Pour ce dernier, « la création des agences régionales de
santé (Ars) n’est pas une régionalisation mais au contraire une recentralisation
du pouvoir entre les mains de l’Etat. Les spécificités locales ne seront plus
prises en compte et il n’y aura plus d’exceptions
géographiques ».
Un alignement pur et simple des hôpitaux publics sur le
privé
Alain Radigales a en outre rappelé que la Tarification à
l’activité (T2A) « induit une culture du productivisme et un
« tri » des malades. Elle conduit à une hyperspécialisation des
hôpitaux, à la recherche d’une haute technicité des actes, au détriment de la
médecine interne par exemple ».
Et Didier Bergé, secrétaire général de
la Cgt du CHU de Toulouse, de confirmer que « l’arsenal financier (pour
rentabiliser les hôpitaux publics, ndlr) est déjà lancé.

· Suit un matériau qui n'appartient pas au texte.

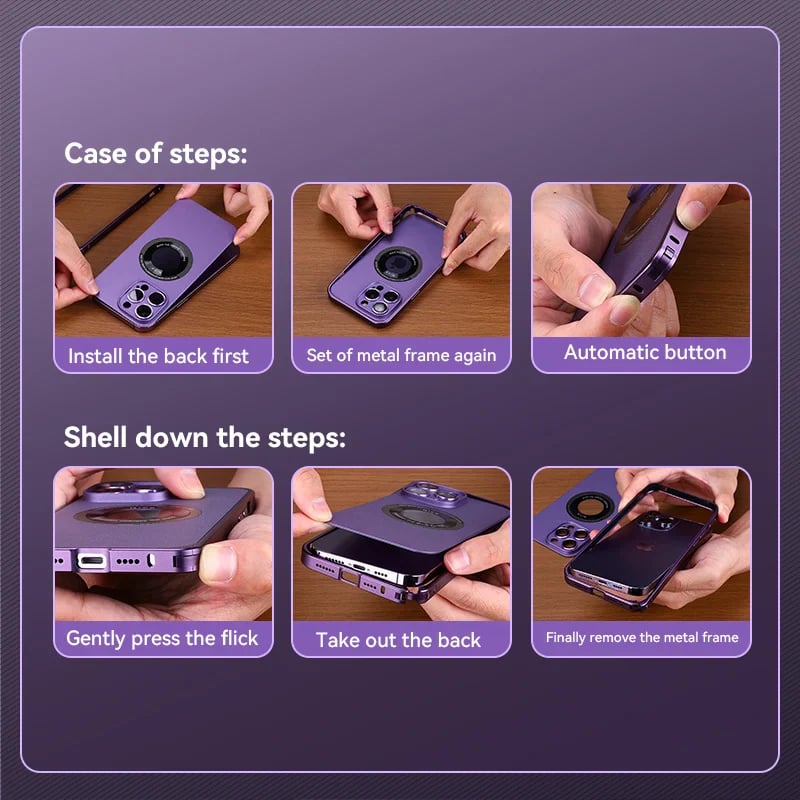 Case of steps:

Install the back first

Set of metal frame again

Automatic button

Shell down the steps:

Gently press the flick

Take out the back

Finally remove the metal frame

S’y ajoute maintenant
l’arsenal politique, au niveau de la tutelle, qui pourra prendre des mesures
directives pour réajuster les budgets des hôpitaux. »
Pour Monique
Durrieu, adjointe au maire de Toulouse chargée de la santé publique,
« l’introduction de la tarification à l’activité est un alignement pur et
simple des hôpitaux publics sur les cliniques privées. »
« La
loi n’est pas encore votée qu’elle est en partie appliquée ! C’est vrai
pour les fermetures d’hôpitaux locaux », a observé Dolorès Canezin,
secrétaire régionale de la Cgt santé et action sociale, citant notamment la
fermeture de la maternité de Lannemezan (65) en dépit d’une décision de justice,
et celle programmée de la chirurgie conventionnelle de l’hôpital de Lavaur (81).

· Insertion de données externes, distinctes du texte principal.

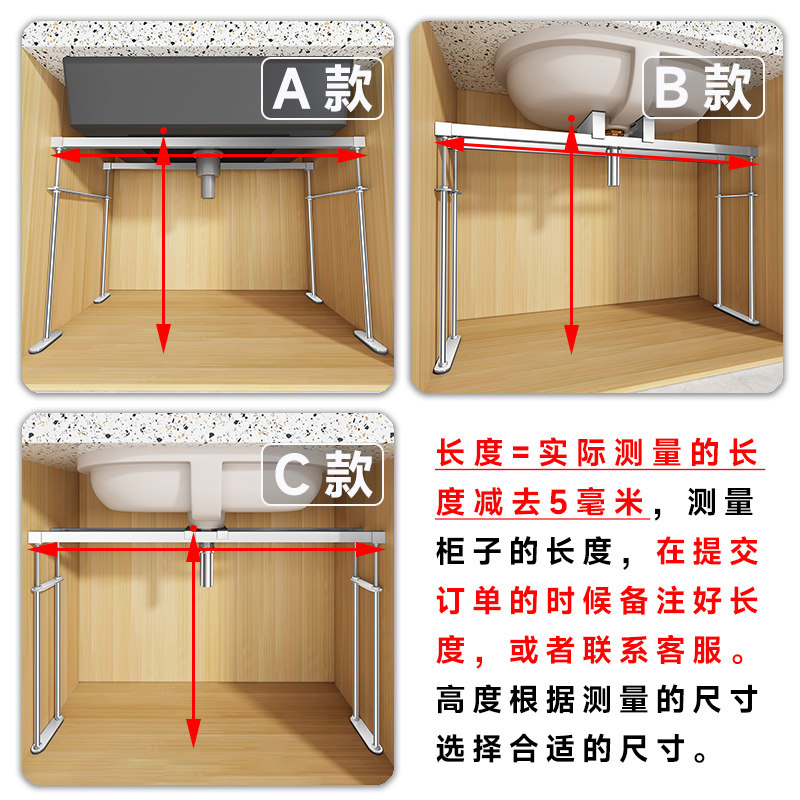 A款

B款

C款

长度=实际测量的长度减去5毫米，测量柜子的长度，在提交订单的时候备注好长度，或者联系客服。高度根据测量的尺寸选择合适的尺寸。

« Les cliniques privées aussi sont concernées : certaines vont
fermer ou fusionner », a-t-elle ajouté, rappelant que les établissements
Psph étaient le seul rempart contre l’exercice privé dans l’hôpital
public : tous les médecins qui exercent à l’hôpital Ducuing sont en secteur
1, c’est-à-dire qu’ils pratiquent les tarifs de base, sans dépassements
d’honoraires.
« Secteur public, associatif, Psph... peu importe
l’offre : il faut prendre en compte les besoins des usagers en soins de
qualité. Ces établissements doivent s’allier pour mailler le territoire, face au
privé à but lucratif dont l’objectif principal est la rémunération des
actionnaires », a pour sa part insisté Pierre-Jean Gracia, de l’Union
régionale de la Mutualité française de Midi-Pyrénées.
Des citoyens et des usagers très mal informés
Plusieurs
intervenants au forum ont déploré l’absence d’information des usagers, qui pour
la plupart ignorent ce qui se trame dans les hôpitaux publics, et ses
conséquences en terme de mobilisation citoyenne. « Les gens croient qu’il y
a trop de gabegie à l’hôpital et que le gouvernement a raison d’assainir tout
ça. Or, le problème est que, pour faire des économies, on touche aujourd’hui à
la qualité des soins ! »
Sur le
thème de la gouvernance de l’hôpital, Monique Durrieu a regretté qu’avec la
disparition des conseils d’administration présidés de droit par les maires, ces
derniers n’auront plus aucun poids alors même qu’ils sont en contact avec la
souffrance des gens. « Nous profitions de la tribune offerte par ces
conseils pour influer sur la politique de santé publique qui n’est pas de la
compétence des communes en tant que telle. Réduire le rôle du conseil c’est
réduire notre rôle à nous. »
« Le comité de défense de l’hôpital
public n’est ni un parti politique, ni un syndicat. Il fédère, au-delà des
étiquettes, contre la marchandisation et la privatisation de la santé », a
rappelé Michel Lapierre, pour clôre le débat.